TRPA1 and sympathetic activation contribute to increased risk of triggered cardiac arrhythmias in hypertensive rats exposed to diesel exhaust

Abstract

Background: Diesel exhaust (DE), which is emitted from on- and off-road sources, is a complex mixture of toxic gaseous and particulate components that leads to triggered adverse cardiovascular effects such as arrhythmias.

Objective: We hypothesized that increased risk of triggered arrhythmias 1 day after DE exposure is mediated by airway sensory nerves bearing transient receptor potential (TRP) channels [e.g., transient receptor potential cation channel, member A1 (TRPA1)] that, when activated by noxious chemicals, can cause a centrally mediated autonomic imbalance and heightened risk of arrhythmia.

Methods: Spontaneously hypertensive rats implanted with radiotelemeters were whole-body exposed to either 500 μg/m³ (high) or 150 μg/m³ (low) whole DE (wDE) or filtered DE (fDE), or to filtered air (controls), for 4 hr. Arrhythmogenesis was assessed 24 hr later by continuous intravenous infusion of aconitine, an arrhythmogenic drug, while heart rate (HR) and electrocardiogram (ECG) were monitored.

Results: Rats exposed to wDE or fDE had slightly higher HRs and increased low-frequency:high-frequency ratios (sympathetic modulation) than did controls; ECG showed prolonged ventricular depolarization and shortened repolarization periods. Rats exposed to wDE developed arrhythmia at lower doses of aconitine than did controls; the dose was even lower in rats exposed to fDE. Pretreatment of low wDE-exposed rats with a TRPA1 antagonist or sympathetic blockade prevented the heightened sensitivity to arrhythmia.
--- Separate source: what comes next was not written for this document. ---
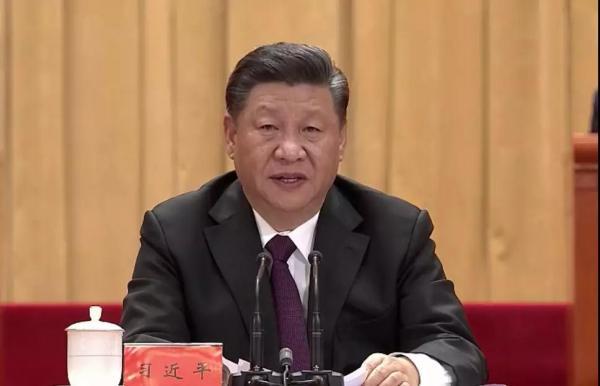 习近平在庆祝改革开放40周年大会上的重要讲话!(全文实录)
Conclusions: These findings suggest that a single exposure to DE increases the sensitivity of the heart to triggered arrhythmias. The gaseous components appear to play an important role in the proarrhythmic response, which may be mediated by activation of TRPA1, and subsequent sympathetic modulation. As such, toxic inhalants may partly exhibit their toxicity by lowering the threshold for secondary triggers, complicating assessment of their risk.

Figure 1

A single exposure to DE increases aconitine-triggered arrhythmia in hypertensive rats. Constant infusion of aconitine (2 μg/min) triggers VPB, followed by VT, VF, and progression to cardiac arrest (CA) in FA-exposed SH rats. The cumulative dose of aconitine necessary to trigger arrhythmia and CA in SH rats exposed to high wDE or fDE (A) or low wDE or fDE (B) was lower than for FA-exposed rats. Values are mean ± SE; n = 5–6. *p < 0.05 compared with FA controls.

Figure 2

Heightened arrhythmia sensitivity after DE exposure is mediated by TRPA1. Constant infusion of aconitine (2 μg/min) triggers VPB, followed by VT, VF, and progression to cardiac arrest (CA) in FA-exposed SH rats. The cumulative dose of aconitine necessary to trigger arrhythmia and CA in SH rats exposed to low wDE was lower than for those exposed to FA; (A) this response was blocked by the TRPA1 antagonist (Ant; HC030031; A). The TRP antagonist RR caused a significant decrease in sensitivity relative to FA (B), but the TRPV1 antagonist SB366791 only reduced sensitivity to VPB and VT (C). The drugs had no effect on controls. Values are mean ± SE. *p < 0.05 compared with the corresponding FA control.

Figure 3

Heightened arrhythmia sensitivity after DE exposure is mediated by sympathetic activation. Constant infusion of aconitine (2 μg/min) triggers VPB, followed by VT, VF, and progression to cardiac arrest (CA) in FA-exposed SH rats. The increased arrhythmia response to aconitine after low wDE was prevented by acute sympathetic blockade with guanethidine (Guan; A) but not by muscarinic blockade with atropine (B). Vagotomy only partially reduced the low wDE–induced proarrhythmic response (C). Sympathetic blockade had no effect in FA-exposed animals (A); however, muscarinic blockade (B) and vagotomy (C) increased aconitine-induced arrhythmia sensitivity in FA rats. Values are mean ± SE. *p < 0.05 compared with the corresponding FA control.

Figure 4

Simplified depiction of how exposure to air pollutants is proposed to sensitize the sensory-to-autonomic reflex arc and alter subsequent responses. Activation of airway sensory nerves (A) causes local effects and stimulates neurons in the midbrain (B). Neural circuits within the midbrain process the signals and then activate the preganglionic autonomic neuron (C); postganglionic autonomic neurons (D) carry the signal to the heart. Air pollution may increase the excitability of neuron A (sensitization), which would potentiate transmission in neuron B and, in turn, increase/decrease central nervous system outflow by neuron C thereafter (autonomic imbalance). Adapted from Undem et al. (2000).